== EXCERPT TO READ

We run into a strange problem when copying the ZODB from one server to another.
Background: our CI system automatically migrates a client intranet with 10k users and 50 GB data. After the migration was successful and our internal tests pass, we copy the database over to our dev server, so that we can always check the latest migrated version.
As said, this process is fully automated and it should lead to the same results. Though, every second or third time, we end up with a broken ZODB and different error messages that we see, for instance:
Traceback (innermost last): Module ZPublisher.WSGIPublisher, line 162, in transaction_pubevents Module ZPublisher.WSGIPublisher, line 359, in publish_module Module ZPublisher.WSGIPublisher, line 262, in publish Module ZPublisher.mapply, line 85, in mapply Module ZPublisher.WSGIPublisher, line 63, in call_object Module zope.browserpage.simpleviewclass, line 41, in __call__ Module Products.Five.browser.pagetemplatefile, line 126, in __call__ Module Products.Five.browser.pagetemplatefile, line 61, in __call__ Module zope.pagetemplate.pagetemplate, line 135, in pt_render Module Products.PageTemplates.engine, line 367, in __call__ Module z3c.pt.pagetemplate, line 176, in render Module chameleon.zpt.template, line 307, in render Module chameleon.template, line 214, in render Module chameleon.utils, line 75, in raise_with_traceback Module chameleon.template, line 192, in render Module b83dcd251489db587a0223b02eddc82b, line 1982, in render Module 41467522d3013025e833d171640eff27, line 370, in render_master Module zope.contentprovider.tales, line 76, in __call__ Module zope.viewlet.manager, line 155, in update Module zope.viewlet.manager, line 161, in _updateViewlets Module plone.app.layout.viewlets.httpheaders, line 12, in update Module plone.app.layout.viewlets.common, line 74, in update Module plone.memoize.view, line 59, in memogetter Module plone.app.layout.globals.portal, line 68, in navigation_root_url Module plone.memoize.view, line 59, in memogetter Module plone.app.layout.globals.portal, line 64, in navigation_root_path Module plone.app.layout.navigation.root, line 38, in getNavigationRoot Module plone.registry.registry, line 47, in get Module ZODB.Connection, line 795, in setstate Module ZODB.serialize, line 634, in setGhostState SystemError: new style getargs format but argument is not a tuple
The solution to this problem is to delete all ".zec" and ".zec.lock" files from the /tmp directory and restart zeo and the instances. After this, the problem is gone in 100% of the cases.

====
== RECORDS SHOWN

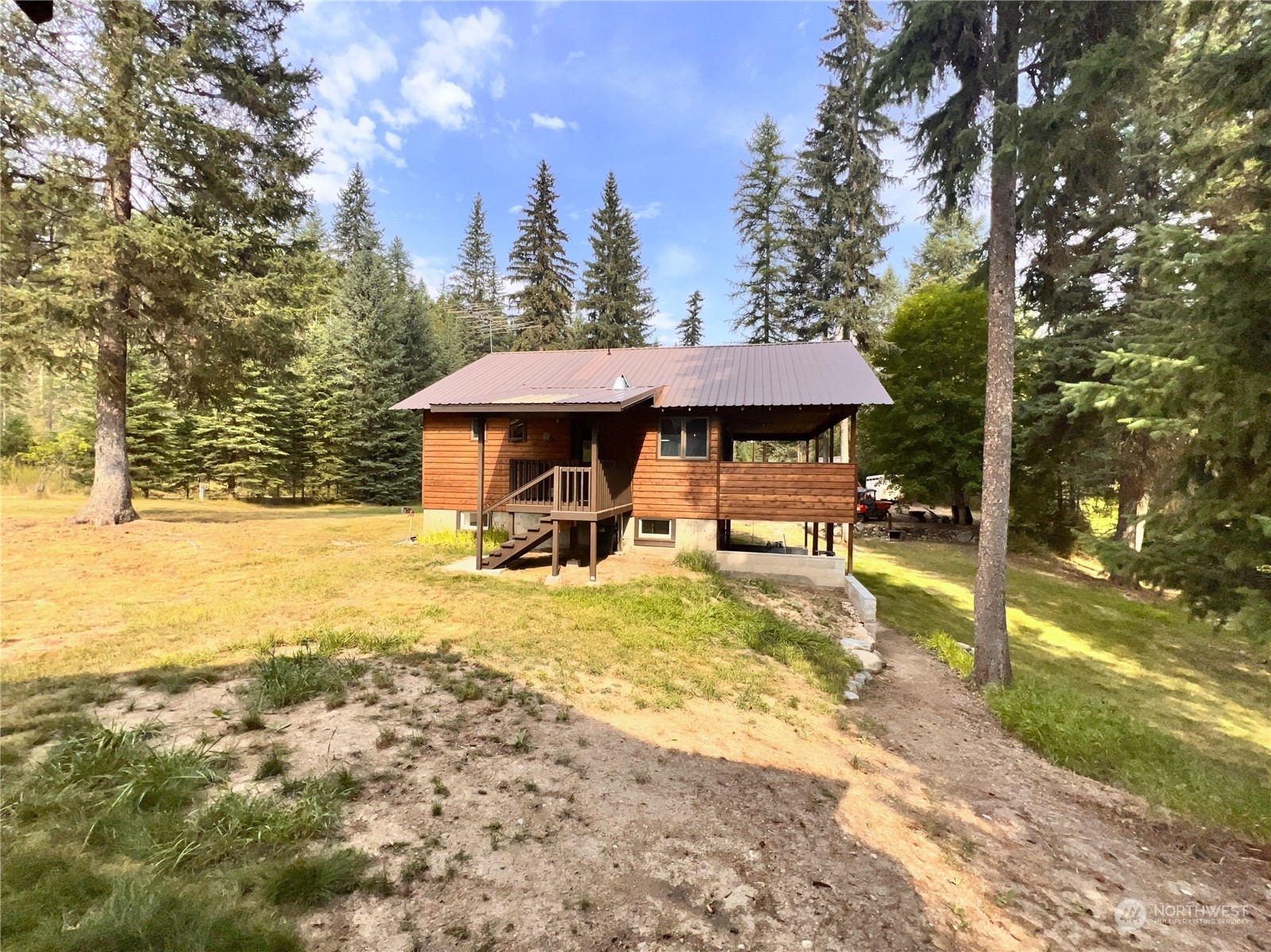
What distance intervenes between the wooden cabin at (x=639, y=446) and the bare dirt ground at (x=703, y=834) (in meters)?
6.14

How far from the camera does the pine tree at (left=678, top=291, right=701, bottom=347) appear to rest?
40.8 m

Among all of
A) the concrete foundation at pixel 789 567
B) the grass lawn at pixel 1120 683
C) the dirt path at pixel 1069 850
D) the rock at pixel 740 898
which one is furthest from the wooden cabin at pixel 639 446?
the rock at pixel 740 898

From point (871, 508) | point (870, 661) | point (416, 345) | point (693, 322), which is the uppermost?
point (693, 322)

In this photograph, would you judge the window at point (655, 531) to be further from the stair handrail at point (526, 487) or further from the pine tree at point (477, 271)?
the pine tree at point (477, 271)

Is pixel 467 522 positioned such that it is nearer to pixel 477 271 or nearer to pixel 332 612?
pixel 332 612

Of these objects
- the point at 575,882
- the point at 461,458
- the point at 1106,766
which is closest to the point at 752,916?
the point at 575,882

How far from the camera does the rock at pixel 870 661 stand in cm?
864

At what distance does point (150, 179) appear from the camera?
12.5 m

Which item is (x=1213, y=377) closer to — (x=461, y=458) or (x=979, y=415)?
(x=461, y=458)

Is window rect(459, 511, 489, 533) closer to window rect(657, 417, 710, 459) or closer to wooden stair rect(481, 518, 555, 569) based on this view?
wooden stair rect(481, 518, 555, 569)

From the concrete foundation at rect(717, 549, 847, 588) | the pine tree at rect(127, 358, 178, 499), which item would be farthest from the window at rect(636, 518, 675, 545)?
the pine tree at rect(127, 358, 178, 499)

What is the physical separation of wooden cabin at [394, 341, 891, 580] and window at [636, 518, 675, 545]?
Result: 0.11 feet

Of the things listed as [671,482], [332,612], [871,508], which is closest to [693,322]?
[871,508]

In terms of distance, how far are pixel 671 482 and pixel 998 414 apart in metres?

====

_WORK TO COMPLETE_:
**1)** Quote, word for word, the part of the records that opens with the line containing "Of the things" and runs through the end of the records.
**2)** Extend the forum post about the broken ZODB after copying, picking up right after its final sentence.

_ANSWERS TO THE EXERCISE_:
**1)**
Of the things listed as [671,482], [332,612], [871,508], which is closest to [693,322]?
[871,508]

In terms of distance, how far are pixel 671 482 and pixel 998 414 apart in metres?

**2)**
A few things are strange IMHO:
a) why are the zec files in /tmp instead of in the instance dirs? We are using pm2 to run the processes, so this might be causing this. Not sure if that is related to the problem though
b) why do we see random failures (every second or third instance is broken) and why do we see random error traces?
c) why do I see only one zec file in the /tmp file? We run 20 other instances with different configurations on the same server. Even if they would use the same file and override each other, we would see multiple files (because some use "instance", some zeo setups with "instance1", "instance2" etc. From the filenames, it seems pm2 is taking care of this.
I know PM2 is not widely used in the Plone community so it is easy to suspect this to be the problem. Though we never had a single issue with it in prod and it is more widely used and has a larger dev community compared to supervisor or any other process managers from the Python world. Therefore I'd rather suspect a ZODB copy problem or a combination of both.
We will investigate the issue further. Though, I wanted to share this in case someone else runs into it...Maybe someone has a hunch what is causing this.
Maybe something related to different Python versions? We use Python 3.7.9 on the jenkins node and 3.7.5 on the dev server...